Advancing Autonomy and Safety With Digital Solutions

Considering all the progress autonomous mobility aims to achieve, it is surprising that ADAS technologies today are still tethered to legacy analog radar technology.

Max Liberman

April 12, 2022

4 Min Read
Uhnder graphic_motorcycle between trucks
Digital radar chips and sensor modules perceive objects that cameras, lidar, traditional analog radar and human eye can easily miss in safety-critical situations.Uhnder

In recent decades autonomous driving and advanced driver-assistance technologies (ADAS) have been touted by many as the future of mobility. Whether it is the transport of ourselves and our families, or the delivery of goods and services, we’re constantly finding safer, more efficient ways to move about the world.

But there have been serious setbacks in the push for autonomous mobility, and many casual observers might be wondering why self-driving cars aren’t already in the driveways of most consumers, or why autonomous delivery drones are not yet sighted with regularity.

The ultimate answer is that we have been leaning on outdated, expensive or inadequate technologies, and our failure to embrace newer, higher-performing digital solutions at our disposal has compromised efficiency and safety.

Considering all the progress autonomous mobility aims to achieve, it is surprising that ADAS technologies today are still tethered to legacy analog radar technology, one of the critical limitations of which seems to be the very antithesis of real advancement toward autonomy.

In addition to a number of troubling accidents and casualties due to automated ADAS errors, these systems simply aren’t delivering on what consumers expect them to do: be safe.

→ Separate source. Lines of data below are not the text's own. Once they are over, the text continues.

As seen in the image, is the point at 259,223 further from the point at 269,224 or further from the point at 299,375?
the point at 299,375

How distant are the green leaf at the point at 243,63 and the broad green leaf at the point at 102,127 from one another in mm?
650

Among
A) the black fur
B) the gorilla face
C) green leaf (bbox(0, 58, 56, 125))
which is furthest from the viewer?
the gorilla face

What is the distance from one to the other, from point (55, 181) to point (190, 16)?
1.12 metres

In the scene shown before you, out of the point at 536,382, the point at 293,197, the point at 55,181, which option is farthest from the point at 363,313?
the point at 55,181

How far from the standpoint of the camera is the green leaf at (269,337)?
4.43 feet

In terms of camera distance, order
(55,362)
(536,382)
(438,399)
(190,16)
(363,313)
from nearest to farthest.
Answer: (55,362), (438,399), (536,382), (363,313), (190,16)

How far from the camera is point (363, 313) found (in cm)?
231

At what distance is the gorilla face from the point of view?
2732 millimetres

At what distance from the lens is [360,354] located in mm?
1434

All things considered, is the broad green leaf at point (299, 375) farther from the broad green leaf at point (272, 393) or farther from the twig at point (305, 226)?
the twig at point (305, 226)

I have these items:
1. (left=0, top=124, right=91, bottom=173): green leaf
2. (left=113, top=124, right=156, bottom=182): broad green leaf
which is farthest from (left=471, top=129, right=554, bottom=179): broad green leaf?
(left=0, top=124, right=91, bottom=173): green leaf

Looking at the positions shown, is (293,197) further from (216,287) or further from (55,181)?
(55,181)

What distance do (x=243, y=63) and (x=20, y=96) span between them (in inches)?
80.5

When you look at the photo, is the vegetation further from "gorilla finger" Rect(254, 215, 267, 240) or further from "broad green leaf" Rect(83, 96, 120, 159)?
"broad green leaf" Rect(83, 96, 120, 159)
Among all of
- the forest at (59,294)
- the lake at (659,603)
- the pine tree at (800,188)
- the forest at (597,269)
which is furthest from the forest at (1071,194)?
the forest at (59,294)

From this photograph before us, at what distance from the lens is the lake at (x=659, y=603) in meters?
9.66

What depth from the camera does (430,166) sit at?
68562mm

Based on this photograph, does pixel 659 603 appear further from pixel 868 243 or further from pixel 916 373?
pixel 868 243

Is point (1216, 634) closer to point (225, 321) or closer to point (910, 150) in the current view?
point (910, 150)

In 2020, AAA released an exposé that raised serious concerns about the shortcomings of automatic emergency braking (AEB), a standard safety feature in many vehicles on the market today. Cars from credible manufacturers such as Toyota, Chevrolet, Honda and Tesla all failed AAA’s evaluation of the pedestrian right-hand turn, which should cause ADAS developers to strongly reconsider the performance of these technologies and the government to mandate more stringent testing for cars to be on the road.

The failure of AEB and other crucial ADAS features is largely due to a limited field of view and the analog radar’s poor signal-to-noise ratio resulting in missing the target. However, removing radar from the vehicle, as some have suggested, is not the answer.

Radar is critical to determining velocity and distance an object or human being is from the vehicle, especially at night and during harsh weather conditions; cameras are just not good enough to be safe. In fact, in the AAA evaluation, cameras were in the cars. What’s needed now more than ever is a fundamental shift toward digital radar systems.

Digital Perception Radar Makes Vehicles Safer

More specifically, ADAS technologies need advanced sensing capabilities that can only be achieved using powerful digital solutions. Sensing features are the bread and butter of these systems. The robustness of a vehicle’s perception sensory abilities determines how accurately it perceives its surroundings, and subsequently, how well it maintains control in a number of potentially dangerous situations. Simply put, the better the sensors, the better the input is into the algorithms vehicles rely on for safety.

The less-than-optimal resolution of analog perception systems in vehicles today has already proved to be a liability, and the sheer lack of contrast puts both drivers and pedestrians at considerable risk.

For example, current ADAS systems often fail to identify the presence of pedestrians alongside parked vehicles or crossing in a roadway, especially small children. The accuracy of these systems is not much better in controlled environments, so we can’t – and shouldn’t – trust today’s sensors will see what’s there in a potentially life-threatening pinch.

By contrast, digital radar has 16 times better resolution and 30 times better contrast, providing the power to sense moving or standing objects, large or small, at both short and long distances. It can detect a child running into traffic from behind a truck that a human driver is likely to miss.



In addition, each digital radar has its own unique code embedded into the signal it transmits, minimizing the negative effects of mutual interference from other radar sensors potentially resulting in inaccurate data being fed into the perception algorithm.

We don’t have to wait another several years to start saving more lives. This technology will enable safer and more effective ADAS systems in cars you can purchase as early as next year.

Emphasizing and cultivating digital solutions might be the best path forward in advancing autonomy; the only thing missing is more public education about how these technologies work and why it matters. The truth is, consumers are still not sold on the safety of ADAS, and many are afraid of fully autonomous vehicles. But then again, who could really blame them?

A lack of knowledge as to how the inefficiency and failings of analog-based ADAS technologies are being mitigated with digital radar is an oversight that needs addressing. Going forward, we remain confident that once the benefits of this critical transition start to be experienced directly across the board, we’ll begin to see renewed excitement about the future of ADAS, and ultimately be that much closer to reinventing mobility as we know it.

Max Liberman (pictured, above left) is vice president-Chips for Uhnder, developer of the world’s first commercially available automotive digital radar.